Entries from a data source
++++++++++++++++++++
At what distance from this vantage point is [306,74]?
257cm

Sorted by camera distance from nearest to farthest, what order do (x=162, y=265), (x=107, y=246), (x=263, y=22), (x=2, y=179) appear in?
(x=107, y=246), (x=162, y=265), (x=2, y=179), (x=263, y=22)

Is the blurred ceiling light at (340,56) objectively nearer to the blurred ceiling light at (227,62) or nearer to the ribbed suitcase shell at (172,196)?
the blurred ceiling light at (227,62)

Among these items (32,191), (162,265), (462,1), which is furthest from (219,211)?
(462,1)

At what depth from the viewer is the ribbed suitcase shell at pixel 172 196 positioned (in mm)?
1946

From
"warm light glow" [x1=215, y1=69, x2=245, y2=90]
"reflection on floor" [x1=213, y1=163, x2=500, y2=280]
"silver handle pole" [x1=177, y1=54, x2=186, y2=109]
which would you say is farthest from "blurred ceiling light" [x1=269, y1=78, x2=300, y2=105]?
++++++++++++++++++++
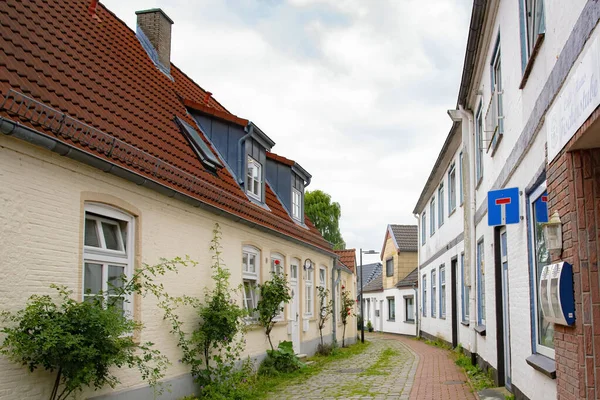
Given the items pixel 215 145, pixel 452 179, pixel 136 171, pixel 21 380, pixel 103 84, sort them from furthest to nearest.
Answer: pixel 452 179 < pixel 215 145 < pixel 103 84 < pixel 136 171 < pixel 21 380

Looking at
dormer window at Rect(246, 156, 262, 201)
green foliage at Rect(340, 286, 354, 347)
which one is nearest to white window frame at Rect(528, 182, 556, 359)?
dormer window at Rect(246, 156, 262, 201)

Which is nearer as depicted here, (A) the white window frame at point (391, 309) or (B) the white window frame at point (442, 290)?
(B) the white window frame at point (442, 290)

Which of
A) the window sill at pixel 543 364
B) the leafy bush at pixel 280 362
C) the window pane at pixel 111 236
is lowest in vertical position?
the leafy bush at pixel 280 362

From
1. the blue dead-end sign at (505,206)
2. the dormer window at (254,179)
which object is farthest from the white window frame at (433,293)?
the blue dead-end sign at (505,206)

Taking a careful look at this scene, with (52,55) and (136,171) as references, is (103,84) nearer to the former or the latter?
++++++++++++++++++++
• Exercise directions: Count the lines in the entries above that contain the string "ceiling". Reply with the number only.

• Solution for this problem: 3